Costumo ver os policiais como abelhas de uma colmeia ou formigas de um mesmo formigueiro, que sempre obedecem cegamente à rainha. A respeito, aliás, lembro-me de uma fábula sobre uma abelha que foi procurar emprego. Ao chegar na colmeia, ela pergunta sobre suas obrigações no trabalho.

―Você deve proteger a colmeia. Se algum bicho chegar perto, você deve ferroá-lo. Isto não o impede de atacar a colmeia, ainda mais se for um bicho grande. Mas as chances disso acontecer diminuem conforme mais abelhas o atacam.

―E o que eu ganho com isso?

―Logo depois da ferroada, você certamente vai morrer mas pelo menos terá defendido a colmeia. Depois disto, contratamos outra abelha para tomar seu posto.

―Tem algum seguro contra acidentes?

―Não pelas ferroadas, nem se você for atingida por um inimigo. Estes acidentes não são cobertos pelo seguro.

―E quais são os benefícios?

―Na verdade, não há benefícios… E então, vai querer o emprego?

―Sim.

Talvez esta fábula sirva bem para ilustrar o dilema dos policiais. Sabemos que existem bons e maus elementos na polícia. Mas os bons se enganam ao acreditarem piamente na hierarquia, mais do que nas próprias convicções. Melhor dizendo, quando a hierarquia, na corporação ou fora dela, se torna a maior convicção. Quando falo em hierarquia fora da corporação, refiro-me à subordinação ao governo. O policial deve ter em mente o próprio conceito de certo e errado, e se basear nele durante o trabalho.

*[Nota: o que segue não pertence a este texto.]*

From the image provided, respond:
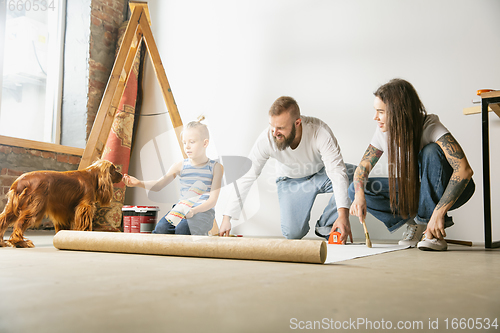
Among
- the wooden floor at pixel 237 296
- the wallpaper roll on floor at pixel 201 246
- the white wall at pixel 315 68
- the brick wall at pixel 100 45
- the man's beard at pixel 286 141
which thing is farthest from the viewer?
the brick wall at pixel 100 45

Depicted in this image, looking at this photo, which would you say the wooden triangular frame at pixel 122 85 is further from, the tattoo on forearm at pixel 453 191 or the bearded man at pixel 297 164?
the tattoo on forearm at pixel 453 191

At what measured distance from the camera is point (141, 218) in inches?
96.7

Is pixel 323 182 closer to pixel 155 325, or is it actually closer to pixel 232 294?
pixel 232 294

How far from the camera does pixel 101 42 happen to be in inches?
133

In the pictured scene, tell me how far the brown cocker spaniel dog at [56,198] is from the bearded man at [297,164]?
65 centimetres

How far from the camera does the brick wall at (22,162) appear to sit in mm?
2633

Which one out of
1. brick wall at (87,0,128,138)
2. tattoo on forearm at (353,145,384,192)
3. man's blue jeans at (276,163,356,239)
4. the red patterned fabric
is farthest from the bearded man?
brick wall at (87,0,128,138)

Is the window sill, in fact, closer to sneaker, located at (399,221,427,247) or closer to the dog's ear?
the dog's ear

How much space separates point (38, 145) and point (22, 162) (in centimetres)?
17

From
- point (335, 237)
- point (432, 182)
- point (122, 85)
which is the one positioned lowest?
point (335, 237)

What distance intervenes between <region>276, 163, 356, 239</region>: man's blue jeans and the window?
2.12 meters

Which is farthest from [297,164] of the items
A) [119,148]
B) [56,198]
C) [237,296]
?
[237,296]

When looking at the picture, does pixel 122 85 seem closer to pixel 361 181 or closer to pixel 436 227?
pixel 361 181

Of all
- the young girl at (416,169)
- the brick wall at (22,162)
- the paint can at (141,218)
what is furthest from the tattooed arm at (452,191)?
the brick wall at (22,162)
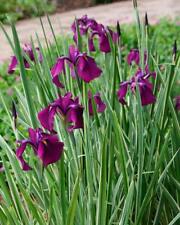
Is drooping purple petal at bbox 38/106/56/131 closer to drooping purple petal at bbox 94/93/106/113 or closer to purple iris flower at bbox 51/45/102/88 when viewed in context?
purple iris flower at bbox 51/45/102/88

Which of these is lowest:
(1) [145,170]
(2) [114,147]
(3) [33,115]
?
(1) [145,170]

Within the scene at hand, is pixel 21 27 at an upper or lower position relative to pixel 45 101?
lower

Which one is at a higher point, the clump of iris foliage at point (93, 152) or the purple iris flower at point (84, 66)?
the purple iris flower at point (84, 66)

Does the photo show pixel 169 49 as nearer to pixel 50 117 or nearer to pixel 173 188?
pixel 173 188

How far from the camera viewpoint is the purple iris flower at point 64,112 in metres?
1.45

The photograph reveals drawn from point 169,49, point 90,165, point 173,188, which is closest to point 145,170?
point 173,188

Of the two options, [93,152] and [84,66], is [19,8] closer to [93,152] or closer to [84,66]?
[93,152]

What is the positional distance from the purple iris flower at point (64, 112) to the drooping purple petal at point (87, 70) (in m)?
0.11

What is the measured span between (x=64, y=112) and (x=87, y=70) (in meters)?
0.17

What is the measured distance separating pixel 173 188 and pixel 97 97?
1.27 ft

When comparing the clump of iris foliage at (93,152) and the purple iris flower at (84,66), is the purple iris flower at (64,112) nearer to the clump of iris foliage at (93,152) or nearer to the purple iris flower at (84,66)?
the clump of iris foliage at (93,152)

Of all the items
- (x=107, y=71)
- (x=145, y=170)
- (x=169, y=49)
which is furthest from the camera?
(x=169, y=49)

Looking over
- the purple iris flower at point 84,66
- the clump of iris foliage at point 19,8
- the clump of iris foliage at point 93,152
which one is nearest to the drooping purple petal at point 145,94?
the clump of iris foliage at point 93,152

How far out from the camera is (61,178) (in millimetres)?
1418
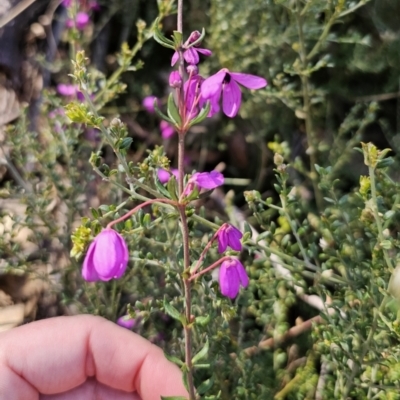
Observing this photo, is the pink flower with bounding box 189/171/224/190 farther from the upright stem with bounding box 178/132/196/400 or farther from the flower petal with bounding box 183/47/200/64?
the flower petal with bounding box 183/47/200/64

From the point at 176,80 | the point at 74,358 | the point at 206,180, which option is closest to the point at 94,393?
the point at 74,358

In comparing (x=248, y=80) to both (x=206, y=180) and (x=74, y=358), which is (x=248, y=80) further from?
(x=74, y=358)

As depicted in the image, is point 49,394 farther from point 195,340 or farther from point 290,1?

Outra história que me remete é a de V de Vingança (os quadrinhos e o filme). A série se passa numa Inglaterra totalitarista. Dois dos personagens da trama são Eric Finch, chefe da Nova Scotland Yard e ministro de investigações, e seu parceiro Dominic Stone. Na história, eles são pessoas decentes e sem ambição que servem ao governo devido a um sentimento patriótico e por acreditarem na ideia de ordem que é propaganda do governo (Cabral e Paes à cabeça?). Até o momento em que descobrem as atrocidades cometidas por este governo e se lamentam por terem sido cúmplices durante tanto tempo.

Já soube uma vez de uma policial que foi promovida a delegada. Ela tentou corrigir certos problemas na delegacia, pequenas infrações por parte dos funcionários, até onde sei. Depois de pouco tempo, ela começou a receber ameaças anônimas e decidiu abrir mão do cargo. Na verdade, foi um medo irracional. O perigo é inerente à profissão e não há porquê um policial agir com base no medo. Se é pra ter medo, melhor abandonar a profissão. Quando um indivíduo escolhe ser policial, está ciente dos riscos envolvidos. É claro que não deve se arriscar desnecessariamente quando há uma segunda solução isenta de riscos. Mas tampouco deve temer agir como entende ser melhor.